___ Input records

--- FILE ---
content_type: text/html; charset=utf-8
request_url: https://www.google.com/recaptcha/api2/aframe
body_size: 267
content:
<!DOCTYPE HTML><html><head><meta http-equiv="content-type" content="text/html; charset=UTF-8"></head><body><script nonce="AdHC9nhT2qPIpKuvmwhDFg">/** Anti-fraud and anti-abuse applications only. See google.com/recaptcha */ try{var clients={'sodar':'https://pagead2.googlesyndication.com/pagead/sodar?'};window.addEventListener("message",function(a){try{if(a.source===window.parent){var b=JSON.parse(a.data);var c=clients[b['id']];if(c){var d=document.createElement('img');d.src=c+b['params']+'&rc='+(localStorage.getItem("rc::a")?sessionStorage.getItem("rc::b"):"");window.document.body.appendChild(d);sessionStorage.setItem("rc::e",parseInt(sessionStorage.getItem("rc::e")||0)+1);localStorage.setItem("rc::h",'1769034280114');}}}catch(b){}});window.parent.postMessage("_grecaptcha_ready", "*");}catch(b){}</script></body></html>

______
___ Input records

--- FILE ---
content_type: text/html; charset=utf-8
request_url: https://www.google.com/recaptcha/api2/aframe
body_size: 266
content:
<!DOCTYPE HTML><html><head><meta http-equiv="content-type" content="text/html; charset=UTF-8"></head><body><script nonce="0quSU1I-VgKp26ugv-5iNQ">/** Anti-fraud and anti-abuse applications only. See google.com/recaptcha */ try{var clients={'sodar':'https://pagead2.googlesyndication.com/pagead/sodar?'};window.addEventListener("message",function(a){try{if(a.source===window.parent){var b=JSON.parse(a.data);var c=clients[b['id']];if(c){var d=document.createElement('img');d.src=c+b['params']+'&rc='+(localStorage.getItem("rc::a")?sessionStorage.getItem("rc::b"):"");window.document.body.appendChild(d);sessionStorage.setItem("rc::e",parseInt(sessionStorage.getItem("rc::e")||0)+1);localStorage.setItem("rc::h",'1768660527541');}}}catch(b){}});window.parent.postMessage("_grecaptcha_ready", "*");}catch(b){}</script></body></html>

______
___ Input records

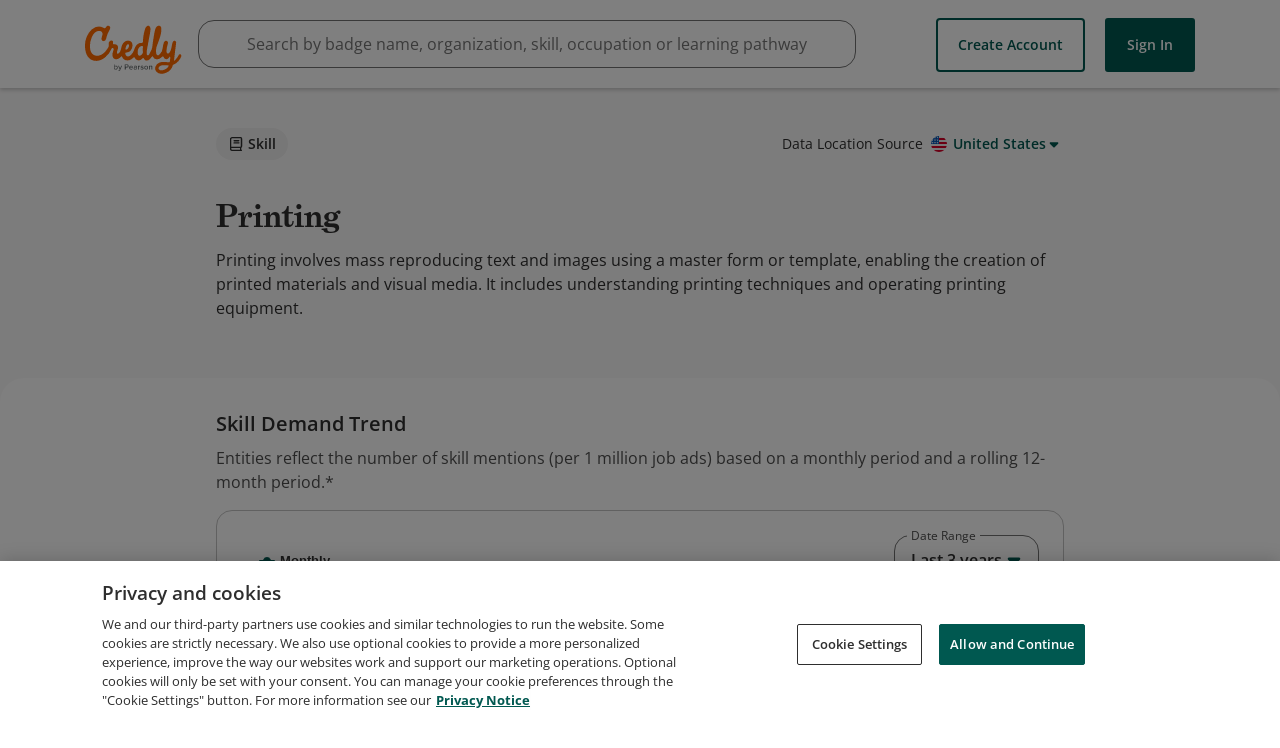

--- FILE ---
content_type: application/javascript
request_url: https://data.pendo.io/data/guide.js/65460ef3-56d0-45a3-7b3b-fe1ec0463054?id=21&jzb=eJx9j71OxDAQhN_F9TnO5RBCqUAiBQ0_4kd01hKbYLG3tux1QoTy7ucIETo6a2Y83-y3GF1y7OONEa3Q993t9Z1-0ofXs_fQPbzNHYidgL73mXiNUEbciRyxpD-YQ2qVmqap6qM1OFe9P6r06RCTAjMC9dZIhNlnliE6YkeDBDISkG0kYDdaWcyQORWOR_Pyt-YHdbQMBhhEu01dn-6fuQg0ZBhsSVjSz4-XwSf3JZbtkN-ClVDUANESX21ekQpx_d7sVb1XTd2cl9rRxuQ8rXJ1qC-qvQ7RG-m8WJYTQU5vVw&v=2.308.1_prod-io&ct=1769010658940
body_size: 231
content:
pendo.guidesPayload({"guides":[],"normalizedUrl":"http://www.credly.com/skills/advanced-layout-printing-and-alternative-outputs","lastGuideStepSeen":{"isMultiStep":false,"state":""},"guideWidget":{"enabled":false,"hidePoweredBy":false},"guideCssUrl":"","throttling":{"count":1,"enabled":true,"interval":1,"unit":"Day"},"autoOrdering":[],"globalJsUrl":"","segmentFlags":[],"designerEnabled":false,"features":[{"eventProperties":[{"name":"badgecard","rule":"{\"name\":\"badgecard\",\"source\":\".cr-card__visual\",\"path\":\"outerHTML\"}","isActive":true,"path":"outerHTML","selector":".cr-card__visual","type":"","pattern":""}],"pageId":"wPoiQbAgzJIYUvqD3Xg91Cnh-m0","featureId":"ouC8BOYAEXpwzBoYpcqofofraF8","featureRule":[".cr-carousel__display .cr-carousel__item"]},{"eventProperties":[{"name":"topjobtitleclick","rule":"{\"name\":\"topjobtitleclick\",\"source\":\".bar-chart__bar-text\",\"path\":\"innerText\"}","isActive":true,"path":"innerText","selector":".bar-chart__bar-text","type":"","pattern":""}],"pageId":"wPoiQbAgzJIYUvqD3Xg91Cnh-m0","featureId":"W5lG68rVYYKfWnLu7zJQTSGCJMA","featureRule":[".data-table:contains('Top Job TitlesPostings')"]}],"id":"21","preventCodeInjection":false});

______

Exercise objective
Go through the entries above and report each line with the string "window" in it.

Completed exercise
<!DOCTYPE HTML><html><head><meta http-equiv="content-type" content="text/html; charset=UTF-8"></head><body><script nonce="AdHC9nhT2qPIpKuvmwhDFg">/** Anti-fraud and anti-abuse applications only. See google.com/recaptcha */ try{var clients={'sodar':'https://pagead2.googlesyndication.com/pagead/sodar?'};window.addEventListener("message",function(a){try{if(a.source===window.parent){var b=JSON.parse(a.data);var c=clients[b['id']];if(c){var d=document.createElement('img');d.src=c+b['params']+'&rc='+(localStorage.getItem("rc::a")?sessionStorage.getItem("rc::b"):"");window.document.body.appendChild(d);sessionStorage.setItem("rc::e",parseInt(sessionStorage.getItem("rc::e")||0)+1);localStorage.setItem("rc::h",'1769034280114');}}}catch(b){}});window.parent.postMessage("_grecaptcha_ready", "*");}catch(b){}</script></body></html>
<!DOCTYPE HTML><html><head><meta http-equiv="content-type" content="text/html; charset=UTF-8"></head><body><script nonce="0quSU1I-VgKp26ugv-5iNQ">/** Anti-fraud and anti-abuse applications only. See google.com/recaptcha */ try{var clients={'sodar':'https://pagead2.googlesyndication.com/pagead/sodar?'};window.addEventListener("message",function(a){try{if(a.source===window.parent){var b=JSON.parse(a.data);var c=clients[b['id']];if(c){var d=document.createElement('img');d.src=c+b['params']+'&rc='+(localStorage.getItem("rc::a")?sessionStorage.getItem("rc::b"):"");window.document.body.appendChild(d);sessionStorage.setItem("rc::e",parseInt(sessionStorage.getItem("rc::e")||0)+1);localStorage.setItem("rc::h",'1768660527541');}}}catch(b){}});window.parent.postMessage("_grecaptcha_ready", "*");}catch(b){}</script></body></html>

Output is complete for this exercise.